1

I try some multiprocess examples, mainly : http://toastdriven.com/blog/2008/nov/11/brief-introduction-multiprocessing/ where I have taken the 'simple application', which use multiprocess to test URLs. When I use it (in Python 3.3, on Windows in PyCharm IDE) with some modifications, with a lot of URLs, my script never stop, and I don't see why.

import httplib2
import sys
from multiprocessing import Lock, Process, Queue, current_process

def worker(work_queue, done_queue):
    for url in iter(work_queue.get, 'STOP'):
        try:
            print("In : %s - %s." % (current_process().name, url))
            status_code = print_site_status(url)
            done_queue.put("%s - %s got %s." % (current_process().name, url, status_code))
        except:
            done_queue.put("%s failed on %s with: %s" % (current_process().name, url, str(sys.exc_info()[0])))
    print("Out : %s " % (current_process().name))
    return True

def print_site_status(url):
    http = httplib2.Http(timeout=10)
    headers, content = http.request(url)
    return headers.get('status', 'no response')

def main():
    workers = 8
    work_queue = Queue()
    done_queue = Queue()
    processes = []
    with open("Annu.txt") as f: # file with URLs
        lines = f.read().splitlines()
    for surl in lines:
        work_queue.put(surl)

    for w in range(workers):
        p = Process(target=worker, args=(work_queue, done_queue))
        p.start()
        processes.append(p)
        work_queue.put('STOP')

    for p in processes:
        p.join()
    print("END")
    done_queue.put('STOP')

    for status in iter(done_queue.get, 'STOP'):
        print(status)

if __name__ == '__main__':
    main()

I well see all the URLs status tested, and all the process 'Out' message that indicate hte end of the process, but never my 'END' message. A list of URLs I use is : http://www.pastebin.ca/2946850 .

So ... where is my error ? Is it a duplicate with : Python multiprocessing threads never join when given large amounts of work ?

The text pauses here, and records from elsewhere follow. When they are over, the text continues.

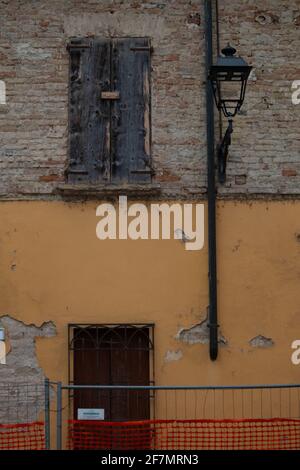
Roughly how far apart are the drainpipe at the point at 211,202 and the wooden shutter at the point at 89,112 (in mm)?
1242

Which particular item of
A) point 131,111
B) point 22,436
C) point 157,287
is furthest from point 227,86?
point 22,436

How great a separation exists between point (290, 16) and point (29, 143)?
145 inches

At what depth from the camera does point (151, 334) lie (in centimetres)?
1005

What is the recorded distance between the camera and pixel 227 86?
1020cm

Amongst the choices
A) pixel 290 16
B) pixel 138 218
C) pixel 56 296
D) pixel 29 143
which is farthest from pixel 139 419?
pixel 290 16

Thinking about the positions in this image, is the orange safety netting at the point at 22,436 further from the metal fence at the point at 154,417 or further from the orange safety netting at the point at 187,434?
the orange safety netting at the point at 187,434

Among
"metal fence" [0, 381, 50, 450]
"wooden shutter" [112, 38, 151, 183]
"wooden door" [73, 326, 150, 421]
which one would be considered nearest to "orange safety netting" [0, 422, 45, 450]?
"metal fence" [0, 381, 50, 450]

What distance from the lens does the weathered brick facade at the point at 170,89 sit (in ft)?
33.7

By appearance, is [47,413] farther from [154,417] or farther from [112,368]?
[154,417]

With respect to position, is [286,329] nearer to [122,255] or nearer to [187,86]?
[122,255]

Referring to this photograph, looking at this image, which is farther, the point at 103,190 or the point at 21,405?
the point at 103,190

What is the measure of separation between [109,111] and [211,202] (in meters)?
1.71
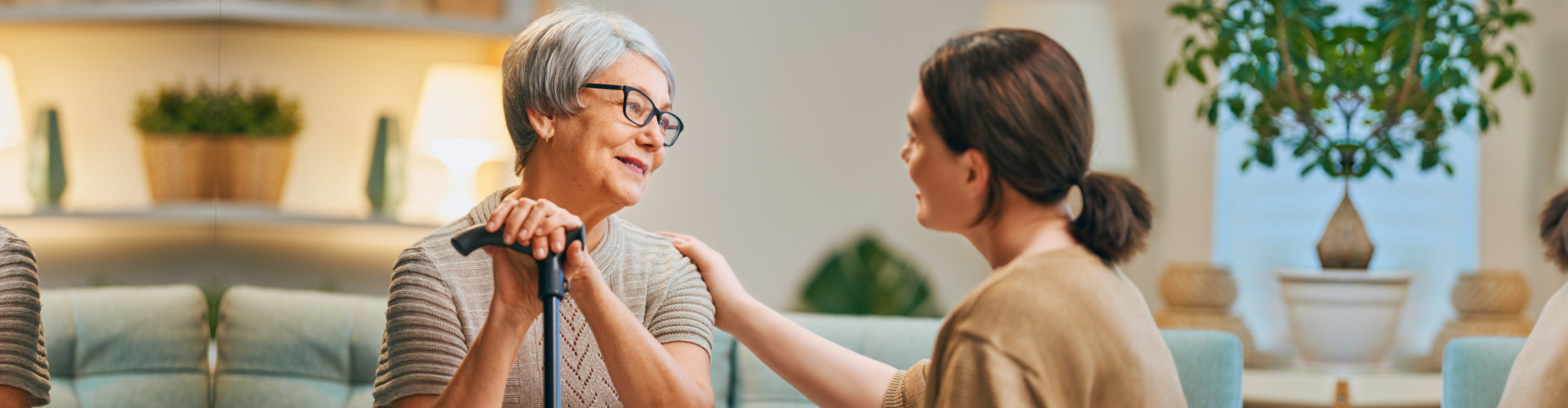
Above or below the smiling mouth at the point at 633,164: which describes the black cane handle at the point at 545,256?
below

Some informations : when I suppress 'done_queue' everywhere in the code : it's works.

Community
  • 1
  • 1
philnext
  • 3,242
  • 5
  • 39
  • 62
  • Note that END will not be printed at the END as you think. Scroll up close to halfway and you will see it there. – dopstar Mar 02 '15 at 10:22
  • @dopstar Sorry but I your comment is not clear, do you say that 'END' message is not at the end of script ? If Yes : I know, 'END' is here to say that processes are ended. – philnext Mar 02 '15 at 10:37
  • You are also printing out the status from the done queue after you printed END so this places END roughly midway. You have 500+ urls so you will have 1k+ print outs with END somewhere in the middle. – dopstar Mar 02 '15 at 12:24
  • I have confirmed that this prints out END somewhere in the middle. Check the output of your script after I ran it: http://paste.ubuntu.com/10501008/ . END is at line 553. – dopstar Mar 02 '15 at 12:36
  • @dopstar I saw your printing (thx for it !) and the result is OK for me : the 'END' message is after the 'Out : Process-x' ones (and before the 'Process-x - http://xxxxx' ones) . But, in my case the, 'Out : Process-x' messages are the last ! no 'END' one : I have (+/-) 500 prints not 1000. May be a Windows configuration issue... – philnext Mar 02 '15 at 13:17

2 Answers2

0

From the Queue documentation:

If optional args block is true and timeout is None (the default), block if necessary until an item is available.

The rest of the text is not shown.